I agree with Kurtz. Name-calling, taunting etc. won't make any friends. But as an artist, I hate censorship, especially censoring the truth. I fully support letting the world know what we believe and why. They don't think inserting messages about Jeebus into government meetings, t-shirts, comics, movies, music, etc. is offensive, so our message, when delivered sincerely and proudly, is equally okay.
My feeling is that we need to send the message of atheism out in all kinds of different ways, because there will be people out there who will respond only to some levels and not to other levels and we don't know what these levels will be and which levels work for different people. So, different strokes for different folks.

But I don't think we need to oppress others who hold different beliefs, I prefer a positive approach that is attractive. Two wrongs don't make a right, right?

That's why I'm not really crazy about the word atheist, even though I regularly use it, that means we're against something rather than for something, such as the word humanist means we're for humans. I believe that's why Humanistic Judaism didn't call itself Atheistic Judaism, it preferred to call itself Humanistic Judaism, and likewise I remember Rabbi Sherwin Wine, the founder of HJ, when he first wrote one book he thought about calling it Judaism Without God, but changed the title to Judaism Beyond God to make the title more positive and attractive.

I think oppressing others will only cause them to stick to their current beliefs even harder and less likely to open their minds and question their beliefs.

I never heard of Blasphemy Day before. What would have been a better name than Blasphemy Day? Did Kurtz ever suggest a better name for that day if he didn't like that name?
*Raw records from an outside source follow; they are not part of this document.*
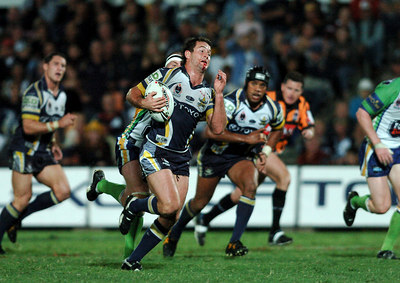 20 AUG 2005 TOWNSVILLE, QLD - Aaron Payne breaks through the Raiders defensive line - North Queensland Cowboys v Canberra Raiders (Dairy Farmers Stadium, Townsville) - PHOTO: CAMERON LAIRD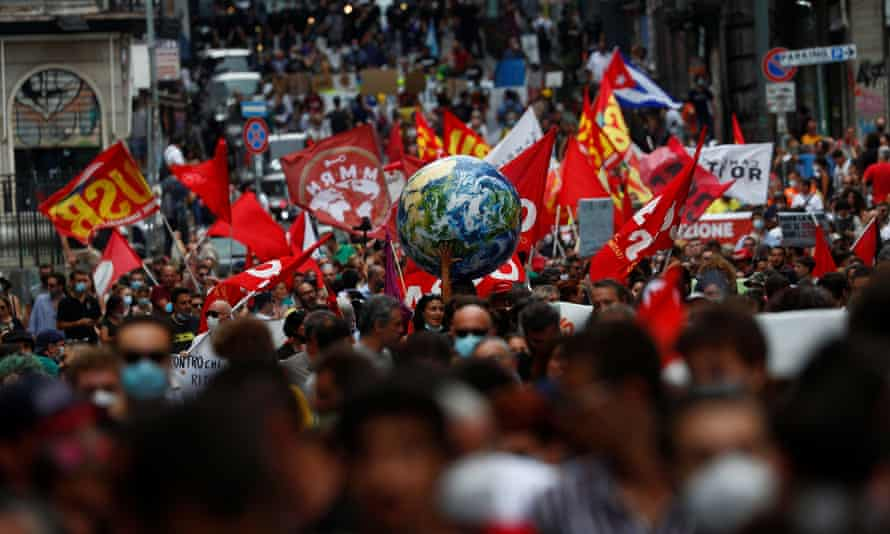 Protesters demand climate action as G20 ministers meet in Naples.
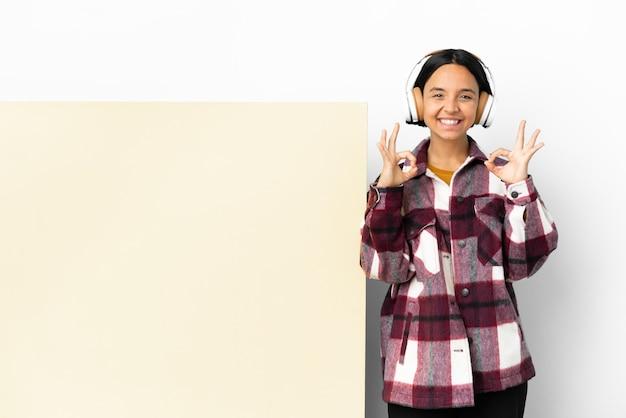 Junge frau hört musik mit einem großen leeren plakat über isoliertem hintergrund, das mit zwei händen ein ok-zeichen zeigt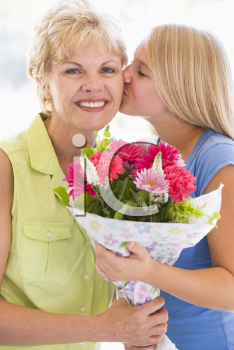 Royalty Free Photo of a Girl Giving a Woman Flowers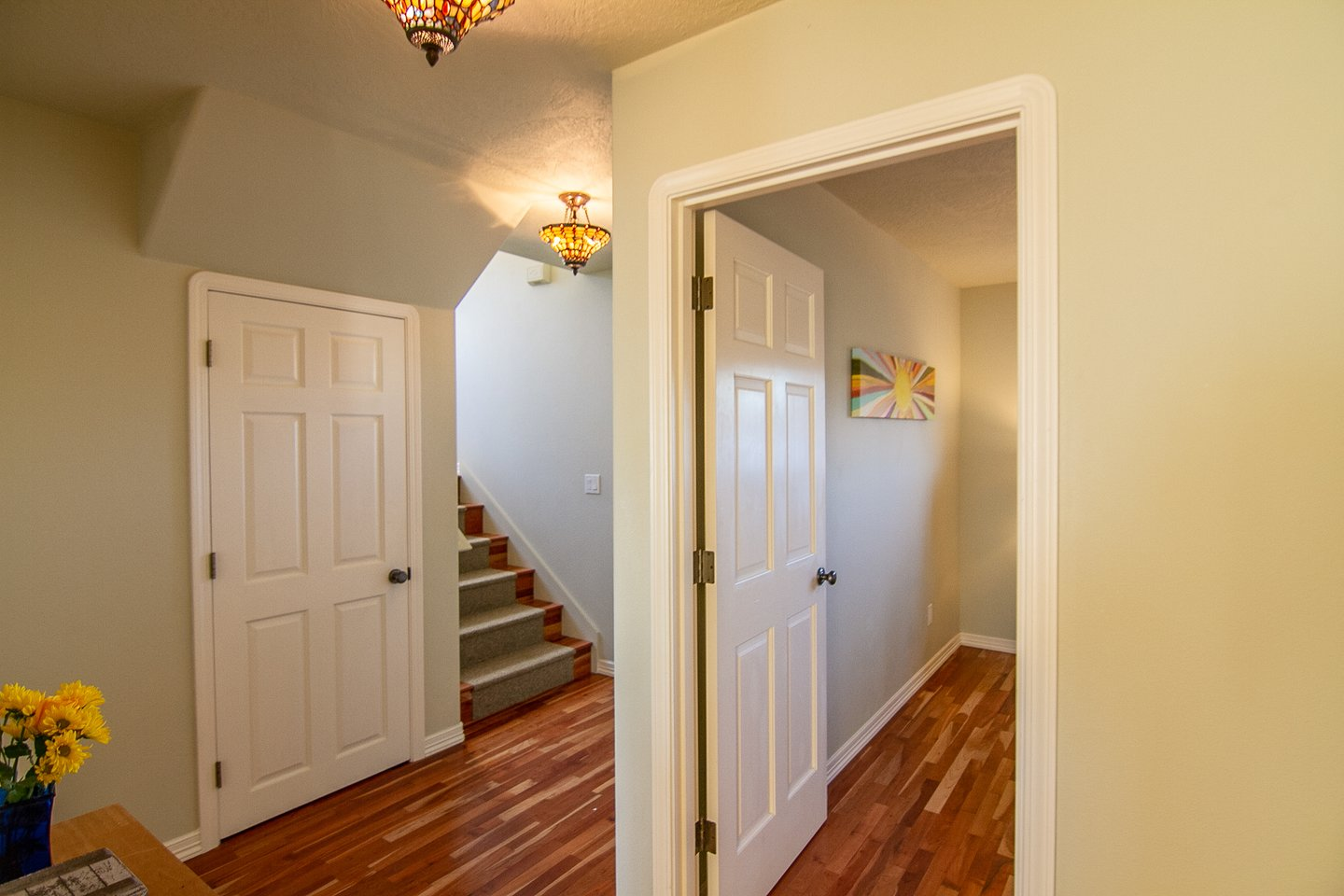 The bright entryway leads to the first two bedrooms as well as upstairs.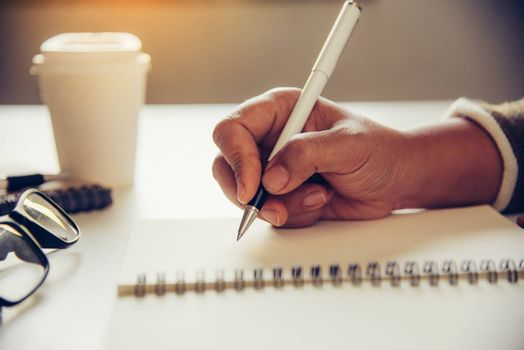 The woman's hands are writing note and coffee cup in open spect and light gold in morning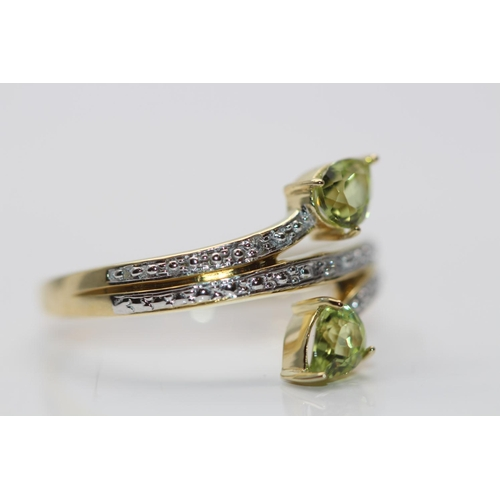 52 - ***£1020.00*** 9CT YELLOW GOLD LADIES DIAMOND AND PERIDOT RING, SET WITH 0.02CT DIAMONDS, COLOUR- D,...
Did he also suggest doing that day differently in some way, and if so in what way?

And incidentally, why is this posted in Atheist Humor? I see nothing humorous in the article above.
Maybe it was meant to go in the Atheist News group, but got mixed up?

I agree with you on the different strokes for different folks thing. I don't see any contradiction in using multiple strategies for differing markets.

Your comment about oppression was a little unclear for me, however - were you suggesting that religious people are being oppressed in some way?
Just because they're oppressing us doesn't mean we should give them a taste of their own medicine (unless it's the only way to wake them up). Two wrongs supposedly don't make a right.
I posted it here because I thought it should be posted and I am only a member of a few groups on the nexus. Based on the post by Aaron, I will join the news group and post related things there in the future. My apologies.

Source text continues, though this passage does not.